Arizona Department of Public Safety head Col. Frank Milstead said some of the department’s policies for protecting weapons include bringing weapons inside if a trooper leaves their vehicle outside and locking weapons inside the vehicles.
“When we inherited the Department of Public Safety,” Milstead told KTAR News 92.3 FM’s Bruce St. James and Pamela Hughes, “we found problems here with accountability for weapons, missing ammunition. So we had to redevelop and put into place systems to make sure things were accounted for.”
Arnaldo Caraveo, 27, was killed on Monday after five Mesa Police officers and three DPS troopers returned fire once he fired a rifle at them.

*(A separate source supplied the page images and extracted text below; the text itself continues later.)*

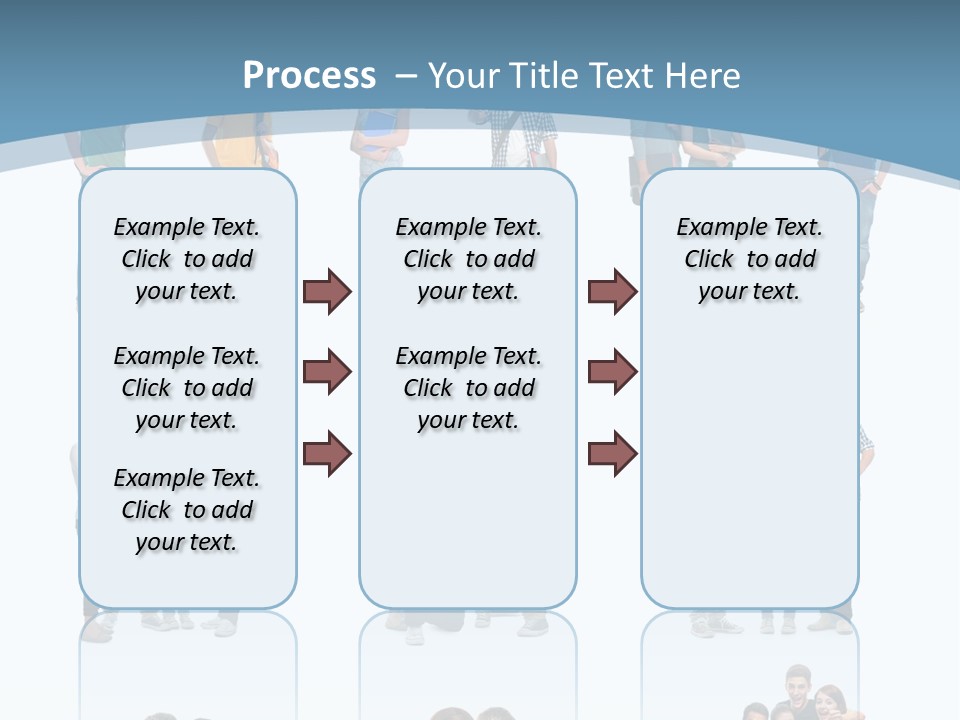 Process – Your Title Text Here

Example Text. Click to add your text.

Example Text. Click to add your text.

Example Text. Click to add your text.

Example Text. Click to add your text.

Example Text. Click to add your text.

Example Text. Click to add your text.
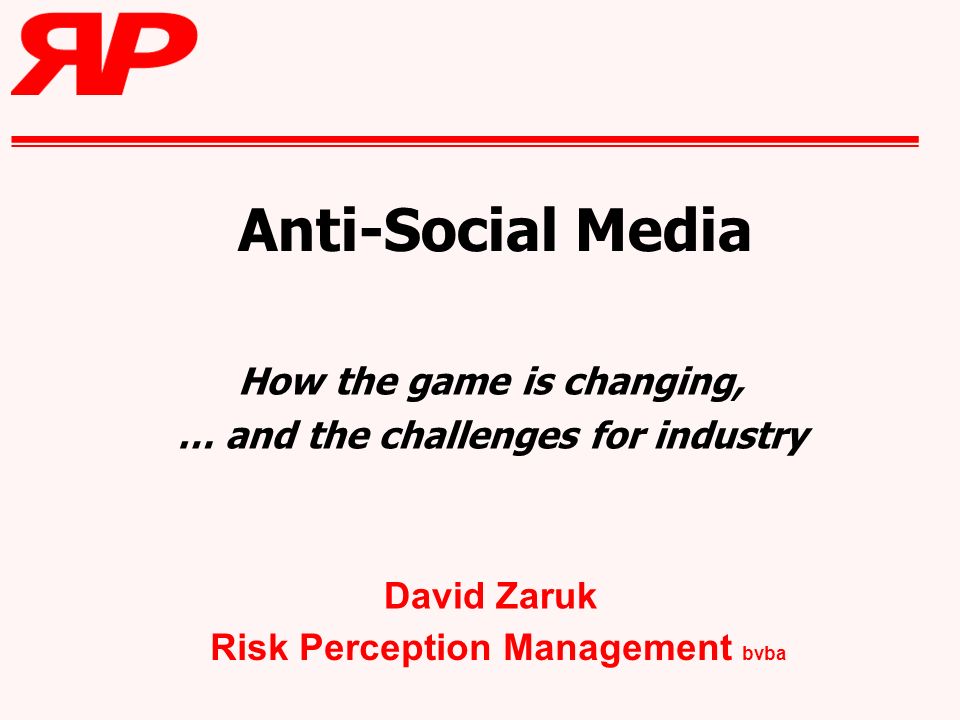 RP

Anti-Social Media

How the game is changing,
… and the challenges for industry

David Zaruk
Risk Perception Management bvba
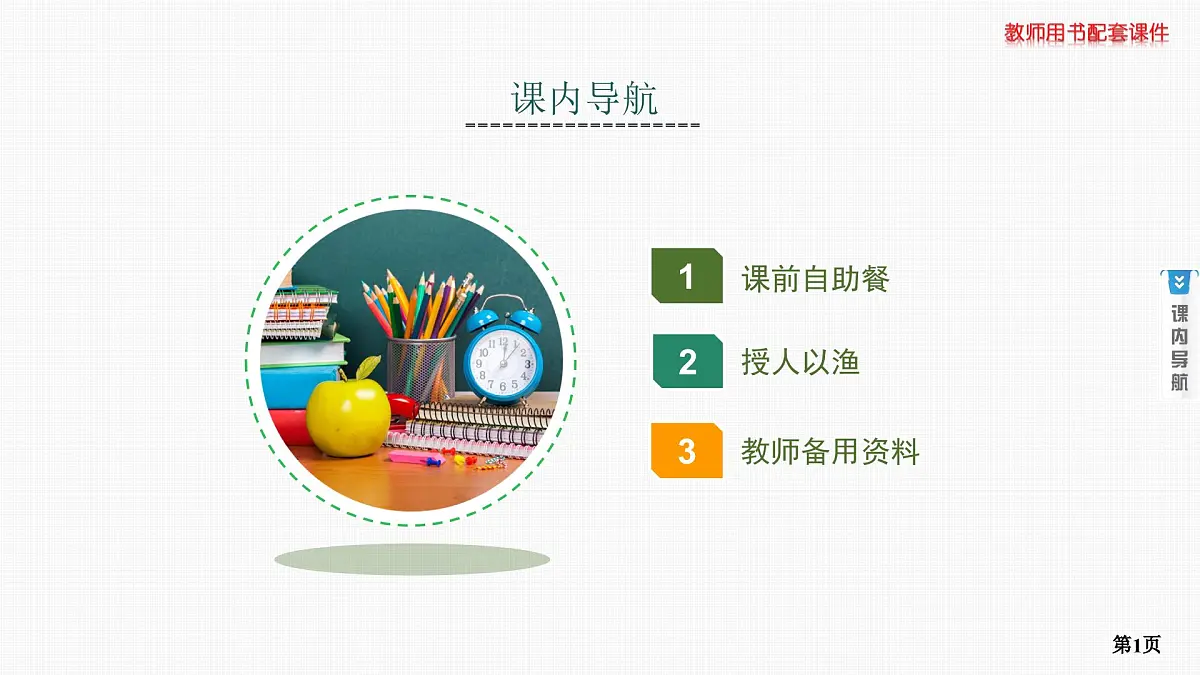 教师用书配套课件

课内导航

1 课前自助餐

2 授人以渔

3 教师备用资料

课内导航

第1页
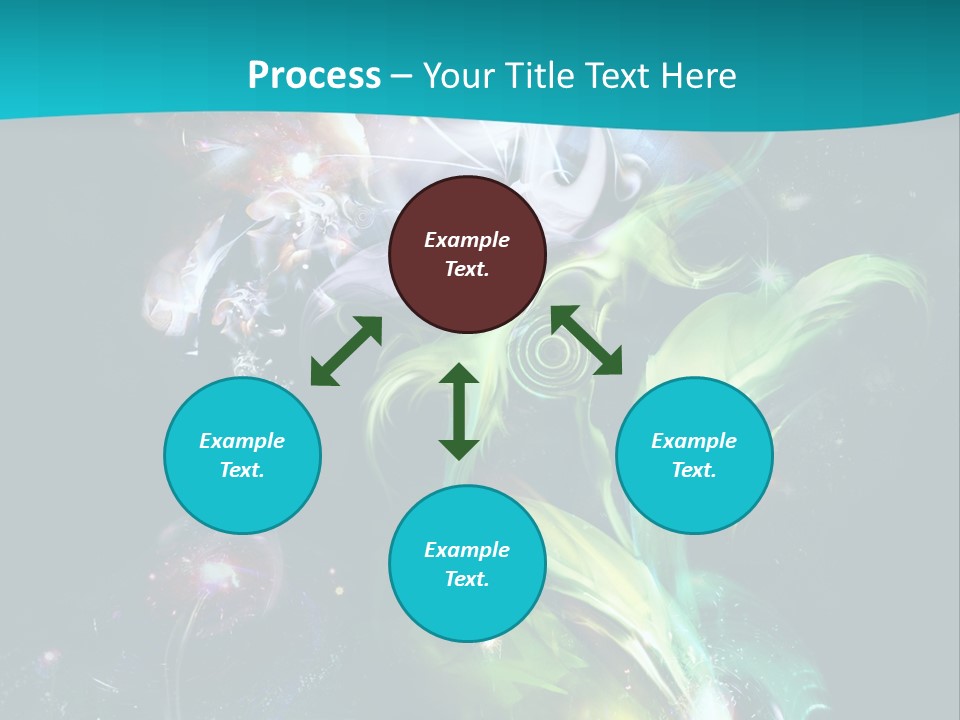 Process – Your Title Text Here

Example Text.

Example Text.

Example Text.

Example Text.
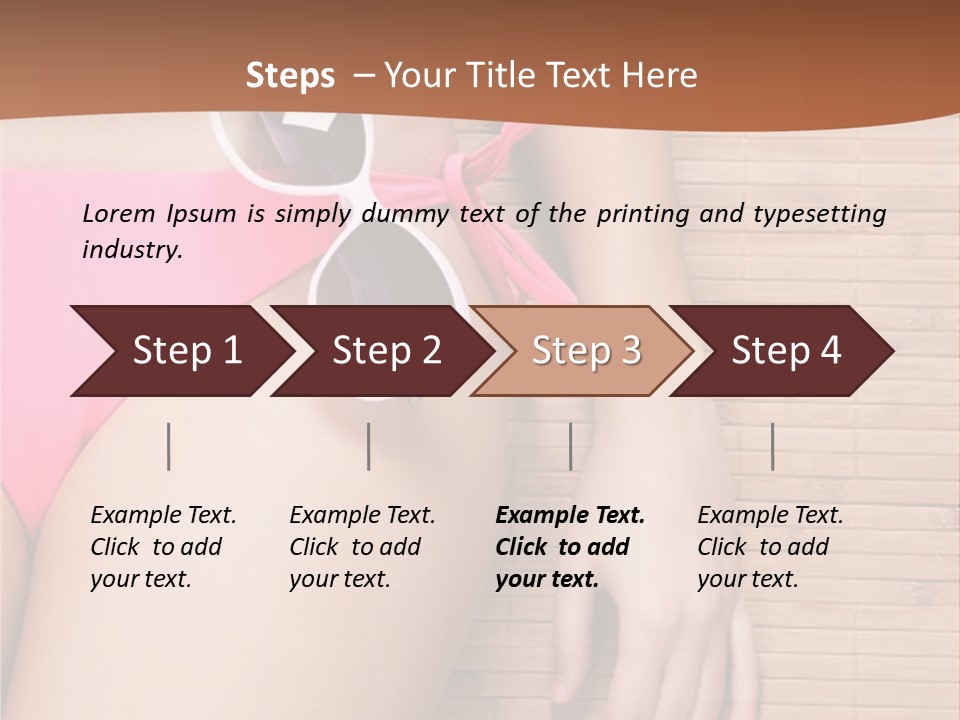 Steps – Your Title Text Here

Lorem Ipsum is simply dummy text of the printing and typesetting industry.

Step 1

Step 2

Step 3

Step 4

Example Text. Click to add your text.

Example Text. Click to add your text.

Example Text. Click to add your text.

Example Text. Click to add your text.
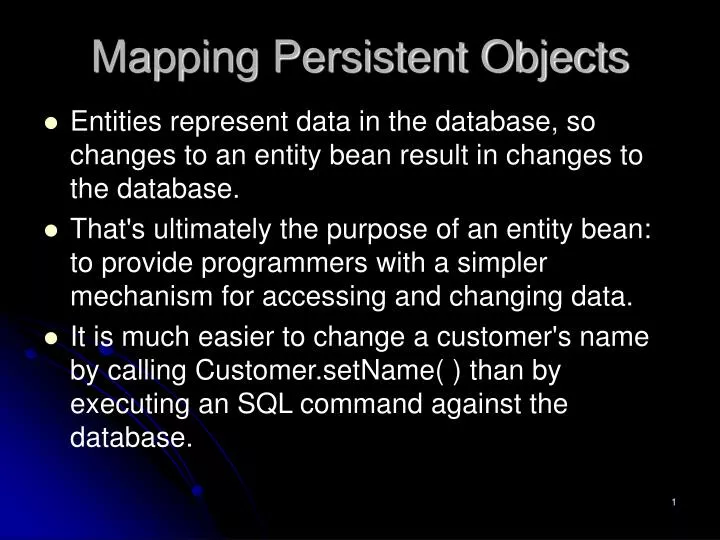 Mapping Persistent Objects

- Entities represent data in the database, so changes to an entity bean result in changes to the database.
- That's ultimately the purpose of an entity bean: to provide programmers with a simpler mechanism for accessing and changing data.
- It is much easier to change a customer's name by calling Customer.setName( ) than by executing an SQL command against the database.

1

Three troopers suffered injuries that were not life-threatening; two were taken to a nearby hospital and later released.
Milstead said Monday’s shooting was “really disconcerting” for all law enforcement leadership because the missing weapons were never reported.
“If a car is broken into, police equipment is stolen, that is all reported and a bulletin is put out statewide,” he said. “Those weapons weren’t reported and how that suspect got a hold of two, fully automatic M16s (is unclear).”
Milstead praised trooper Dan Harvey for using his vehicle to stop Caraveo near Seventh Avenue, otherwise the suspect “would’ve gotten the chance to pick the location and I would’ve had another dead trooper, I’m almost sure of it.”